July 24, 2012 1 Comment
Yesterday, Crain’s New York published a story on the 10 buildings purchased by Steve Finkelstein last spring. Loyal readers of our blog should be very familiar with these buildings – the Milbank buildings – as we were deeply involved with the preservation campaign and tenants associations in the properties. For those who aren’t in the know: these buildings, which fell into foreclosure in 2009, were so dilapidated that HPD Commissioner Raphael Cestero called them the worst buildings he had ever seen. HPD was so shocked by how conditions had deteriorated that they were moved to create a new program – Proactive Enforcement – to ensure that no buildings in the City of New York ever got as bad as the Milbank buildings. This is all to say that tenants in the Milbank portfolio have been through hell and back again, and they deserve a great landlord.
When Steve Finkelstein bought the buildings, we were concerned that he had paid far too much money for the portfolio. However, we were satisfied that tenants and HPD had successfully executed a deal with the buyer that protected existing tenants from MCIs and guaranteed repairs of underlying conditions issues. Even though we believed that the price he paid was too high, we hoped that Finkelstein would successfully bring these tenants’ homes back from the horrible conditions they were in. He swore his financing was sound and that he had done enough underwriting to make this deal work. We were happy about the deal he struck with tenants and with HPD.
Last week, however – as the Crain’s story notes – we noticed that landlord Steve Finkelstein has been refinancing these properties and increasing the debt level by $14M dollars. The new lender is Cantor Fitzgerald Real Estate Investments. Finkelstein tells Crain’s that he took out this debt to cover the cost of repairs – so we guess his initial underwriting wasn’t as solid as he first indicated.
We believe that this level of debt – which is higher than the Milbank mortgages that went into foreclosure – is highly unsustainable. Even if vacancies are filled, as Finkelstein claims, market level rent in the Bronx is still far to low to cover mortgage payments on the more than $100,000 worth of debt-per-unit that some of the buildings carry.
Something else fishy is going on. Steve Finkelstein has Contracts of Sale on four of the Milbank properties to A.M. Feurman and Marc Winston of MJA Financial. These deeds of sale take place in the future: September 2013. We have never seen a future-dated deed before, so we’re not quite sure what it means. But we have seen A.M. Feurman before, lending on properties in the Bronx since the 1980s. These properties generally have one thing in common: they are related to notorious “phantom landlord” Frank Palazzolo.

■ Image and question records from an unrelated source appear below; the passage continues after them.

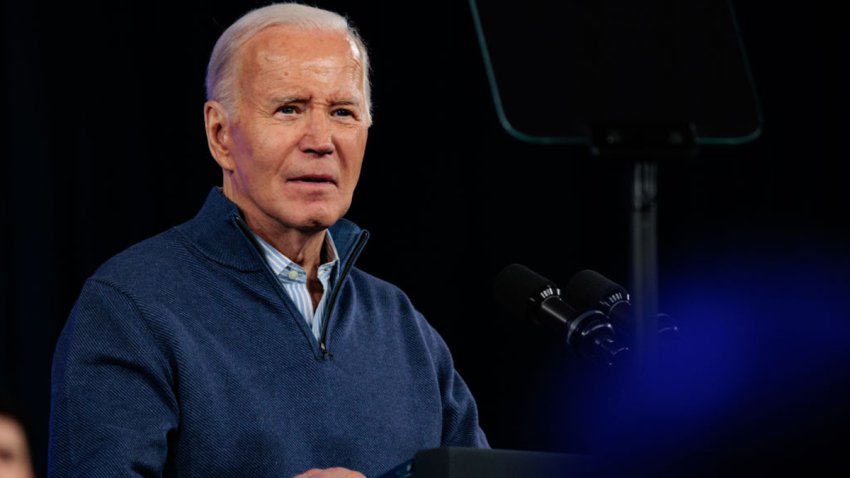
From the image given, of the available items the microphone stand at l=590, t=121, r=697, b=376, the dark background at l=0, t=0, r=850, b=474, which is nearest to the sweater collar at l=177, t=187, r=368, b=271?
the microphone stand at l=590, t=121, r=697, b=376

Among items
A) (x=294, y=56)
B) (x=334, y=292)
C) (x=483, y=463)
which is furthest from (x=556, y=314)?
(x=294, y=56)

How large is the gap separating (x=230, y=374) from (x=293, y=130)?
1.39 feet

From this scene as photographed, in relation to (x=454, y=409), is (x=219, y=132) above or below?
above

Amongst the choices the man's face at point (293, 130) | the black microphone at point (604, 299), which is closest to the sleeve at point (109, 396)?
the man's face at point (293, 130)

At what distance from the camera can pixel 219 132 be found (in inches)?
76.2

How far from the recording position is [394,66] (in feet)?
12.0

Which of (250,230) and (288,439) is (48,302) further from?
(288,439)

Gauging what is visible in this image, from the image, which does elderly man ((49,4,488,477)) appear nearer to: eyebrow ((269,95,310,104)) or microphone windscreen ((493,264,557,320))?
eyebrow ((269,95,310,104))

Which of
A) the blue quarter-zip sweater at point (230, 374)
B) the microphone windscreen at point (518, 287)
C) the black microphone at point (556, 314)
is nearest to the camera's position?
the black microphone at point (556, 314)

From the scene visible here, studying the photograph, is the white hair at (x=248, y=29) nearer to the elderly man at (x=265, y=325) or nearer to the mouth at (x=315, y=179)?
the elderly man at (x=265, y=325)

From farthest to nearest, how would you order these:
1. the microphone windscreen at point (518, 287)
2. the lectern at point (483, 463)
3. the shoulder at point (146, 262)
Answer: the shoulder at point (146, 262), the microphone windscreen at point (518, 287), the lectern at point (483, 463)

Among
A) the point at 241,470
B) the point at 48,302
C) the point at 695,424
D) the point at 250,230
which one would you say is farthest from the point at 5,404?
the point at 48,302

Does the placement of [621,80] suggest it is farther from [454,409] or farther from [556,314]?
[454,409]

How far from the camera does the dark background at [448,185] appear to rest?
3.02 metres
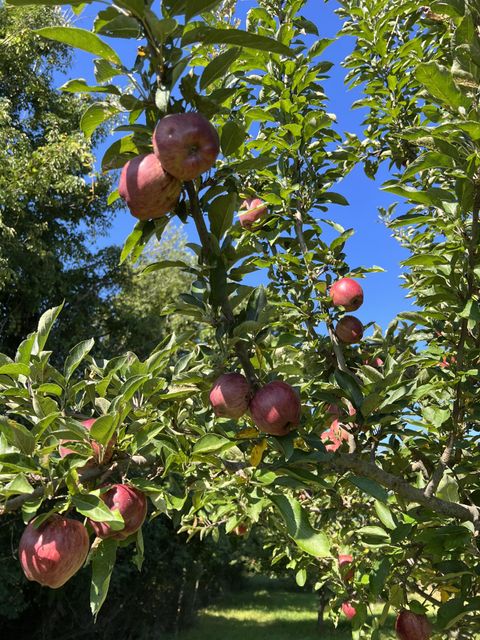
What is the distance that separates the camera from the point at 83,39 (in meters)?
0.84

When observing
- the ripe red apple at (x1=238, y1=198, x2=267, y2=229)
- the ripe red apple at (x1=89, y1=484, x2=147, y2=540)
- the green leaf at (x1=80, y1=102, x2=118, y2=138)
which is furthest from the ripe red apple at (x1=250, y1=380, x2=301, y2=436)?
the ripe red apple at (x1=238, y1=198, x2=267, y2=229)

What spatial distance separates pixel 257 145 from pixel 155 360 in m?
1.08

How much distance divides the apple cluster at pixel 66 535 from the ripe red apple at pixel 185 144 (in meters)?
0.47

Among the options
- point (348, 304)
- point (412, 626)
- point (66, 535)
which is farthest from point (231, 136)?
point (412, 626)

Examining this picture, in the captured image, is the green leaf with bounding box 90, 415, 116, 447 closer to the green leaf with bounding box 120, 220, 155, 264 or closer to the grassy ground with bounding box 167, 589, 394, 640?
the green leaf with bounding box 120, 220, 155, 264

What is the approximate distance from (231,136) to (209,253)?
0.82ft

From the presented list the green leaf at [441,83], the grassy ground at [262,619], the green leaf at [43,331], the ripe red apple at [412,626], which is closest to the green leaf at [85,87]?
the green leaf at [43,331]

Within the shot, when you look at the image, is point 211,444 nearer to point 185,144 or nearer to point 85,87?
point 185,144

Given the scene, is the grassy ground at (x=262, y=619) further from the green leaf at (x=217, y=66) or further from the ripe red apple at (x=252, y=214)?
the green leaf at (x=217, y=66)

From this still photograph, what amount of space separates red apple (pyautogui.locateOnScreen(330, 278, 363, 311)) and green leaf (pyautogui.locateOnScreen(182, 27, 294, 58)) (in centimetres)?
108

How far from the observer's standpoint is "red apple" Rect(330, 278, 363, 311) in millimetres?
1805

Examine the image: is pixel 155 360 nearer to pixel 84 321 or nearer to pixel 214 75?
pixel 214 75

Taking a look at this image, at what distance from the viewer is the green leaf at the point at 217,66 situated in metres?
0.91

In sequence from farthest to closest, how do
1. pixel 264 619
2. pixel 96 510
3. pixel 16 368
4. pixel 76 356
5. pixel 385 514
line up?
pixel 264 619
pixel 385 514
pixel 76 356
pixel 16 368
pixel 96 510
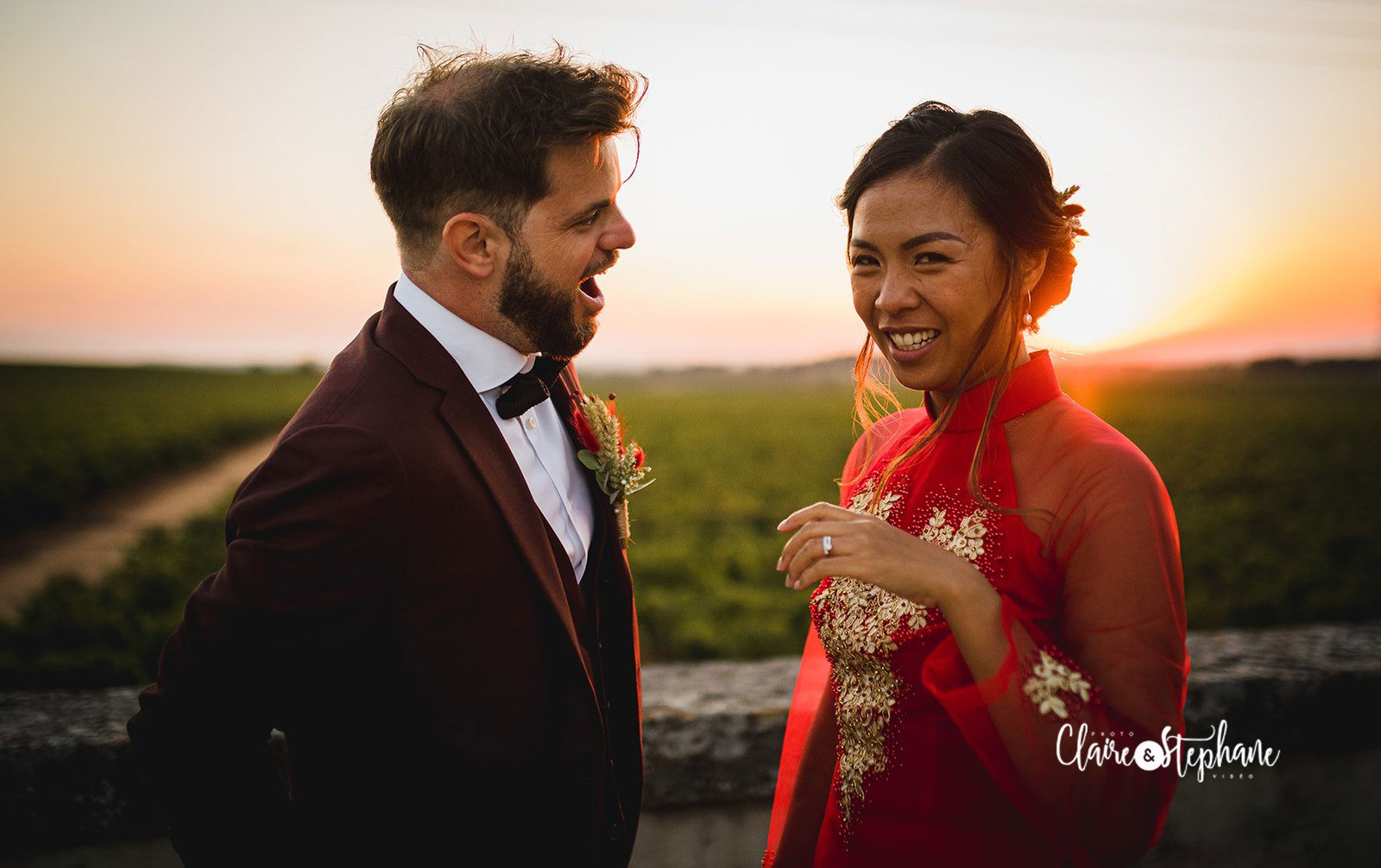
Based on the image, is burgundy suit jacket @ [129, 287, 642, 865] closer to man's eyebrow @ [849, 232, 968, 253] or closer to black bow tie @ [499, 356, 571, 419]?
black bow tie @ [499, 356, 571, 419]

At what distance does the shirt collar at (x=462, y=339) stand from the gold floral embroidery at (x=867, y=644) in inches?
41.1

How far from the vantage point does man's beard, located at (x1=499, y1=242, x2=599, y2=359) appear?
6.55ft

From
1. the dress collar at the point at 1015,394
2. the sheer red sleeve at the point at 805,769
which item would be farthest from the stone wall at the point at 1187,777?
the dress collar at the point at 1015,394

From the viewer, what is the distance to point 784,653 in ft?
23.4

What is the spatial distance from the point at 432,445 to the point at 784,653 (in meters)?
5.95

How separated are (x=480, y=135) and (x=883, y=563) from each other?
1402 millimetres

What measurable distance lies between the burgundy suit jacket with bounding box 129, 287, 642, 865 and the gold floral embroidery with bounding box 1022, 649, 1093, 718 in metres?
0.99

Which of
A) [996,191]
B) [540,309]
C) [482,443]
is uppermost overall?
[996,191]

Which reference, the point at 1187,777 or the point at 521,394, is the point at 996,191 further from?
the point at 1187,777

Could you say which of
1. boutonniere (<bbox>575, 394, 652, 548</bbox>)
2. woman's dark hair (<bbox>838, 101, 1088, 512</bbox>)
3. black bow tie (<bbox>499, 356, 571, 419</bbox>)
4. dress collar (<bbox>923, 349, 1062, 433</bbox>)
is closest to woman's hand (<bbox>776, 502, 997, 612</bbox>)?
woman's dark hair (<bbox>838, 101, 1088, 512</bbox>)

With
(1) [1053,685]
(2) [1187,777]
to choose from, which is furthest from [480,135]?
(2) [1187,777]

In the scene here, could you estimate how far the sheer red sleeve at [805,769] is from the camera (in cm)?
220

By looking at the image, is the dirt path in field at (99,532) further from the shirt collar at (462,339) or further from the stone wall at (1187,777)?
the shirt collar at (462,339)

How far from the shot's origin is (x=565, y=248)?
6.61 feet
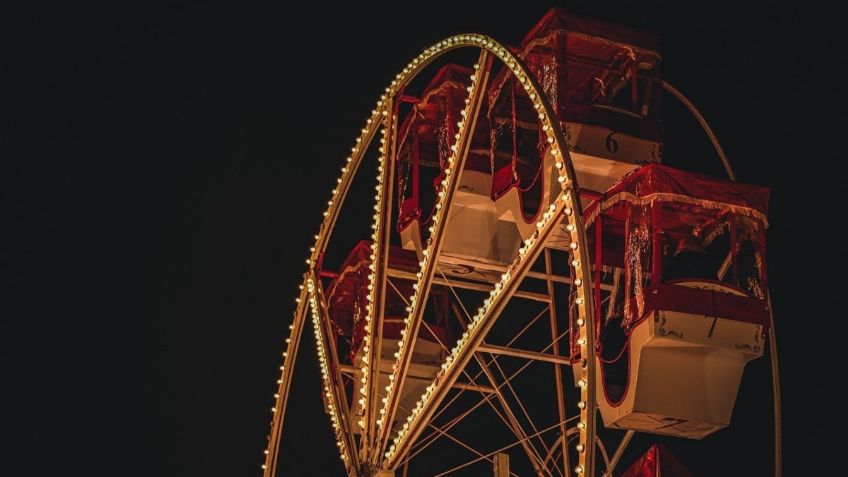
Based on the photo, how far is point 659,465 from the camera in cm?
1534

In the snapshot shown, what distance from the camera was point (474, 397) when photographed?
1148 inches

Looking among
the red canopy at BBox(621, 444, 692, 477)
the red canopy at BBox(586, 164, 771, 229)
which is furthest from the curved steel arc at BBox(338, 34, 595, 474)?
the red canopy at BBox(621, 444, 692, 477)

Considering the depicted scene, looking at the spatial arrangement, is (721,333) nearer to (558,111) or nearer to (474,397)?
(558,111)

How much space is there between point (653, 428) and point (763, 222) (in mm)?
2389

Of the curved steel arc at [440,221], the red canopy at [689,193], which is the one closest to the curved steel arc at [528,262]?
the curved steel arc at [440,221]

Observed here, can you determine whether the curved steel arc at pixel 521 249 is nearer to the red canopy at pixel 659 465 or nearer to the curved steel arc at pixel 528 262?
the curved steel arc at pixel 528 262

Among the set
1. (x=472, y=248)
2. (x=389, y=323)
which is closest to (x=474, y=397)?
(x=389, y=323)

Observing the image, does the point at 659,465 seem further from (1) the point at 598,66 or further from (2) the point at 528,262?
(1) the point at 598,66

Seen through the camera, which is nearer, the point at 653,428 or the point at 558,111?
the point at 653,428

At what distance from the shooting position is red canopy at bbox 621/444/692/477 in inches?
605

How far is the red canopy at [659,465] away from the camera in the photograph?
15.4m

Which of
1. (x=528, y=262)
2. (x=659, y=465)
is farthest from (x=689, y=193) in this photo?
(x=659, y=465)

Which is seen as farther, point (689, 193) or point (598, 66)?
A: point (598, 66)

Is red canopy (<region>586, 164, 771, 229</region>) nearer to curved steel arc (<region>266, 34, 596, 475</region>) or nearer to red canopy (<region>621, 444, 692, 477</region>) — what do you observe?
curved steel arc (<region>266, 34, 596, 475</region>)
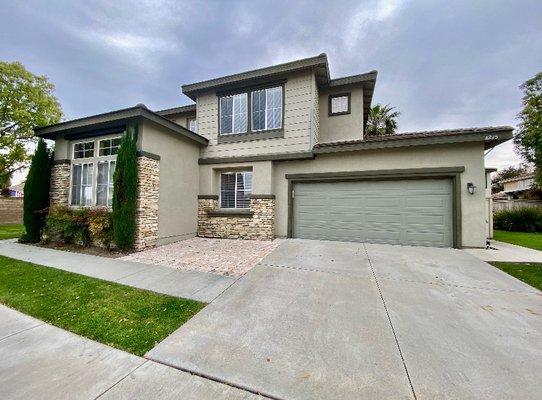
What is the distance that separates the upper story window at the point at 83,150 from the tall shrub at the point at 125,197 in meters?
2.60

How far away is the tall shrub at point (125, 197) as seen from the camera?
649 centimetres

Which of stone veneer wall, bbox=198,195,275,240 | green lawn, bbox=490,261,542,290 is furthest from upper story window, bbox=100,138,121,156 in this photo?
green lawn, bbox=490,261,542,290

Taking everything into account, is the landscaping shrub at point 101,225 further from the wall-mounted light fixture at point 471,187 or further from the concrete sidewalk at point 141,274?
the wall-mounted light fixture at point 471,187

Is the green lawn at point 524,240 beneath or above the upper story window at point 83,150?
beneath

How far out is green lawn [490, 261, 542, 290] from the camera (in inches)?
178

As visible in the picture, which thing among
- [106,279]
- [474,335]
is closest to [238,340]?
[474,335]

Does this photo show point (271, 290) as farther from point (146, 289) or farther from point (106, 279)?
point (106, 279)

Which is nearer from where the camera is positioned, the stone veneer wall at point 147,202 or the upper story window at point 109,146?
the stone veneer wall at point 147,202

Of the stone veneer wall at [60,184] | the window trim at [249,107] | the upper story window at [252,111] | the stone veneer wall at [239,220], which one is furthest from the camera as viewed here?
the upper story window at [252,111]

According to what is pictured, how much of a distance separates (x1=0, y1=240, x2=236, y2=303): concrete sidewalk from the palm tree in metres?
19.5

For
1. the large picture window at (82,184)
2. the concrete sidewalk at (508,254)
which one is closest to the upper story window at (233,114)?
the large picture window at (82,184)

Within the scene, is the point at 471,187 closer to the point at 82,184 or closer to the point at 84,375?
the point at 84,375

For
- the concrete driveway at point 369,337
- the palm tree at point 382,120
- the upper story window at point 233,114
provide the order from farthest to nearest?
the palm tree at point 382,120 < the upper story window at point 233,114 < the concrete driveway at point 369,337

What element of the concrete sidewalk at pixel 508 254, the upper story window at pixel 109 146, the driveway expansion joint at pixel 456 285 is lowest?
the driveway expansion joint at pixel 456 285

While violations have certainly gone down and vacant units are nearly all renovated and rented, long-time tenants aren’t thrilled with their new landlord. It’s been typically much more difficult for old tenants – who are paying less rent – to get their landlord to address their concerns. And violations aren’t LOW either – as of today, 1576 Taylor has 229 open violations (on 73 units) and 3215 Holland (52 units) has 226.
Finkelstein has not only refinanced and added debt with Cantor Fitzgerald at the Milbank buildings, he has done it on many others as well, including 1055 Grand Concourse. So, to put it mildly, we’re suspicious. We know that the Milbank tenants have fought long and hard for their homes, and that whatever happens they have the stamina to keep the fight going. But this indication that the building is headed for another round of predatory equity is distressing — tenants could certainly use a break. As the buildings have just recently come back from the brink and the memory of the Milbank foreclosure is still fresh, we’re fear they may begin to slip back again. We hope we’re wrong.